# Selected extract

BEGIN

# Oxygen absorbers vs hot hands?



## Sarabeth (Sep 14, 2008)

I stumbled across this on You Tube - do you think it's true? [ame]http://www.youtube.com/watch?v=S3Wvp01IiLs&feature=related[/ame]

He says that the same ingredients are in o2 absorbers as Hot Hands......anyone else know about this?


----------



## Our Little Farm (Apr 26, 2010)

That may be, but there are different types of oxygen absorbers, some are food grade, some are not. I would imagine what the hand warmers hold is not.


----------



## Pelenaka (Jul 27, 2007)

Here's a link to a discussion on S&E about using hand warmers in place of O2 absorbers
http://www.homesteadingtoday.com/showthread.php?t=221516&highlight=hand+warmers+o2+absorbers

I suppose that using hand warmers would work for non food items.

~~ pelenaka ~~


----------



## Sarabeth (Sep 14, 2008)

Pelenaka said:


> Here's a link to a discussion on S&E about using hand warmers in place of O2 absorbers
> http://www.homesteadingtoday.com/showthread.php?t=221516&highlight=hand+warmers+o2+absorbers
> 
> I suppose that using hand warmers would work for non food items.
> ...


Thanks!!


----------



## Pelenaka (Jul 27, 2007)

NP.
I'd like to chat with someone who has actually done this, as hand warmers are on sale now. I usually get a dozen to keep in the car. Never know when we might be in a ditch during a snow storm.

END

# Exercise 1
Which usernames head the posts in the forum thread on oxygen absorbers and hand warmers? Give each name once.
# Exercise 2
Could you reproduce the forum thread on oxygen absorbers verbatim, from "## Our Little" to "hold is not."?
The entries play no part in this work.

[Dataset excerpts]

BEGIN

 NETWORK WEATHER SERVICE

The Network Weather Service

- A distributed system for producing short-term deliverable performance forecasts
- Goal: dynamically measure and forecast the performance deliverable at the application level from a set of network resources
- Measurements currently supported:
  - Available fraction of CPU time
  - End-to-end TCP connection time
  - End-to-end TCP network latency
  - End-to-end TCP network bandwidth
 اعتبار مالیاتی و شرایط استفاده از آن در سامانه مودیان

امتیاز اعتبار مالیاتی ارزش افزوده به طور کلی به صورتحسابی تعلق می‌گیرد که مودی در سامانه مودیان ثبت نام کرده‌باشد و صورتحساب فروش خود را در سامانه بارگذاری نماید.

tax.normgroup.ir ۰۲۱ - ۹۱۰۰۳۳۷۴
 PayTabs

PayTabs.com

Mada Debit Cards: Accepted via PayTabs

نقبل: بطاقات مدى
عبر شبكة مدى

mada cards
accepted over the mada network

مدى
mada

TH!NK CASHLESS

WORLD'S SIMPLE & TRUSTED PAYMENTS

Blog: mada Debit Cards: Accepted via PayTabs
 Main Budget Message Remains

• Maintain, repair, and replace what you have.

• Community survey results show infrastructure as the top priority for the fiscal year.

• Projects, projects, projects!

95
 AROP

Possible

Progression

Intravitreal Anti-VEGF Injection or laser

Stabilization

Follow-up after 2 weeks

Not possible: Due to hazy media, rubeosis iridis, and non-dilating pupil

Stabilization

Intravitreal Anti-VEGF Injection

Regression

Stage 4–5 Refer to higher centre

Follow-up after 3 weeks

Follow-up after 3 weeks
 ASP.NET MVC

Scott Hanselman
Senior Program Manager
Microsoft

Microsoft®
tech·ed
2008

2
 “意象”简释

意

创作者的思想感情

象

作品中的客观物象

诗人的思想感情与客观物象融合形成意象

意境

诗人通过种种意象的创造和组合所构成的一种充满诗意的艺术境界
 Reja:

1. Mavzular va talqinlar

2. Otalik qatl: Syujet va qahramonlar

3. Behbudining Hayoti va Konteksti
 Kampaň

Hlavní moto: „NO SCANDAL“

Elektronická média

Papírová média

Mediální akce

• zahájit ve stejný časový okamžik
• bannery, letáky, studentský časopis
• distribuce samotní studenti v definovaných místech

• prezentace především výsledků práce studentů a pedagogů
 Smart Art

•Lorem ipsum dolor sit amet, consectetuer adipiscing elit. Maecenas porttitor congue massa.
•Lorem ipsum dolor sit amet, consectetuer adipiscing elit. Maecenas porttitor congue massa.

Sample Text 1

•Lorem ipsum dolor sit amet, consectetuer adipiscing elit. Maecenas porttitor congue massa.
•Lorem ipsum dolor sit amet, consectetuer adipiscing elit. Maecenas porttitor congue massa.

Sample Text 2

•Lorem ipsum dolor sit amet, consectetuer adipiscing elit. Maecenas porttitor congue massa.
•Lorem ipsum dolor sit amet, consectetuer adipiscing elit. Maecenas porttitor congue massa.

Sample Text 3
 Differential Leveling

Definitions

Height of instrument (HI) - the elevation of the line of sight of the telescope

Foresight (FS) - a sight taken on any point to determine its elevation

END

# Answer 1
Sarabeth, Our Little Farm, Pelenaka

# Answer 2
## Our Little Farm (Apr 26, 2010)

That may be, but there are different types of oxygen absorbers, some are food grade, some are not. I would imagine what the hand warmers hold is not.